→ **Given task A**: Decide whether each statement agrees with the trip report below. For each, answer yes or no and quote the deciding words of the trip report exactly. (i) The flight to Kirkenes stopped in Oslo. (ii) The Pasvik Valley borders Sweden. (iii) The cost quoted for the floating hides includes an overnight hotel stay.
→ **Given task B**: Reproduce word for word the part of the trip report below that begins at the words "At 4.30am we" and ends after the words "also nesting Kittiwakes.".

* Begin Article *

12th – 17th April 2013
I picked up Tony Davison from his house at 5.15am, then set off to collect the other two trip members, Glyn Sellors and Mike Richardson. Having just about fit all the suitcases and camera bags into the car, we set off for Heathrow. The SAS two-leg flight to Kirkenes, via Oslo would last approximately 4 hours, plus a 5 hour wait in Oslo, between flights. Arriving at Kirkenes airport at 7pm, we picked up the hire car and drove to the Rica Arctic Hotel in Kirkenes, a small provincial town on the south side of the Varangerfjord. This was the furthest north I'd ever been, north of the Arctic Circle, at approximately 70 deg north.
After a fitful sleep we met for a lovely breakfast – a great choice of food, which is standard for Norwegian hotels. We loaded the hire car up again then set off south to the Pasvik Valley, in search of our first target species Pine Grosbeak, Siberian Jay and Siberian Tit. The Pasvik valley is very picturesque, lying north-south and bordering Russia and Finland. Since Glyn had been before, he advocated driving until we found a house with a bird feeder, with birds on it. This may seem odd, but the people are very friendly and are happy to share their feeder, even with 4 eager photographers. After a while we spotted a Siberian Jay, then after good views, we spotted 2 Pine Grosbeaks, one of which was a stonking male. Very obliging it was too. To top it all we also found a pair of Siberian Tits, some Arctic Redpoll, Mealy Redpoll, northern Bullfinch and northern Willow Tit. Later we stopped off to catch a flock of 30 Snow Buntings and a great Lesser spotted Woodpecker, not bad for day one. Oh, and a great northern Red Squirrel. Later that day we took the drive north to Båtsfjord a 3 hour drive.
Arriving at Båtsfjord late evening, when the light was stunning, we booked into the Polar Hotel for the night. After a great meal of Reindeer stew and vegetables, we turned in early, ready for a 4am start next day, where we were to visit the floating hide in the harbour, famous for close views of Common Eider, but especially Steller's and King Eider.
At 4.30am we met Orjhan. He is the guy who organises the trips to his floating hides. They're not cheap (overnight hotel plus hides approximately £200), but don't go to Norway expecting a cheap holiday. He can be contacted on (www.arctictourist.no). The next 3 hours were spent photographing Steller's and King Eider, as well as Common Eiders. As we visited late in the Winter season, King's were scarce – normally there'd be thousands of them. The hide experience was great, but be warned, after a couple of hours your back and neck will ache and you will get cramp, as you are photographing the birds low down at water level – you have been warned! Later that morning we took in the harbour and got further views of King and Steller's Eider and also nesting Kittiwakes.

* End Article *
* Begin Information provided *

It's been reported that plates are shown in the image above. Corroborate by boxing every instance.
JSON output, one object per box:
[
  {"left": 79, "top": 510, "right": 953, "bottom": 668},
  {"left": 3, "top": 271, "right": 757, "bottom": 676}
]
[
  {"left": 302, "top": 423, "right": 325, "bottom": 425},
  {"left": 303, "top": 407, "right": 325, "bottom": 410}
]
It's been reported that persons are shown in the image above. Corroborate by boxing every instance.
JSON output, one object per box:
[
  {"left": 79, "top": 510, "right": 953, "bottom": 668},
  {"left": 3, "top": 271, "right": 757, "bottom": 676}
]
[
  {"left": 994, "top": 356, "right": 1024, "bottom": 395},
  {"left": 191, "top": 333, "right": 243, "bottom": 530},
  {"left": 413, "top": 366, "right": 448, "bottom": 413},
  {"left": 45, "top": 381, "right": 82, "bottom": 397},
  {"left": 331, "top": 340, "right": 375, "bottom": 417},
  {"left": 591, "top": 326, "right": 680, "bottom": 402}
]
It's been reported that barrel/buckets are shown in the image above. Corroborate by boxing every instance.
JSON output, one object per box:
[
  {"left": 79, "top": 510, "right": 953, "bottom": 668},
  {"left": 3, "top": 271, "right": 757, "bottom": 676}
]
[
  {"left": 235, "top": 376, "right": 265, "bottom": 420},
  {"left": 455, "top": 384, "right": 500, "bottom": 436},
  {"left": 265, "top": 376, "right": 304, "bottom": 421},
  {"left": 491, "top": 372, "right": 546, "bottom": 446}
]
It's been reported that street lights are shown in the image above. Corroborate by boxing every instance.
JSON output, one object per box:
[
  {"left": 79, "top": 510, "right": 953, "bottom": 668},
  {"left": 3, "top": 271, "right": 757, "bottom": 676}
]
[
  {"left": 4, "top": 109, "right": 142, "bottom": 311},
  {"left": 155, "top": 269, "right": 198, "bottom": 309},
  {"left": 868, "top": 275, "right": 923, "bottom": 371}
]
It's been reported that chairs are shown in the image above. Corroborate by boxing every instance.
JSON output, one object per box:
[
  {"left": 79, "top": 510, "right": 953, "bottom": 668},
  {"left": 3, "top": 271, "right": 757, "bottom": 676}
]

* End Information provided *

→ **Full response A**:
(i) Yes: "The SAS two-leg flight to Kirkenes, via Oslo"
(ii) No: "bordering Russia and Finland"
(iii) Yes: "overnight hotel plus hides approximately £200"

→ **Full response B**:
At 4.30am we met Orjhan. He is the guy who organises the trips to his floating hides. They're not cheap (overnight hotel plus hides approximately £200), but don't go to Norway expecting a cheap holiday. He can be contacted on (www.arctictourist.no). The next 3 hours were spent photographing Steller's and King Eider, as well as Common Eiders. As we visited late in the Winter season, King's were scarce – normally there'd be thousands of them. The hide experience was great, but be warned, after a couple of hours your back and neck will ache and you will get cramp, as you are photographing the birds low down at water level – you have been warned! Later that morning we took in the harbour and got further views of King and Steller's Eider and also nesting Kittiwakes.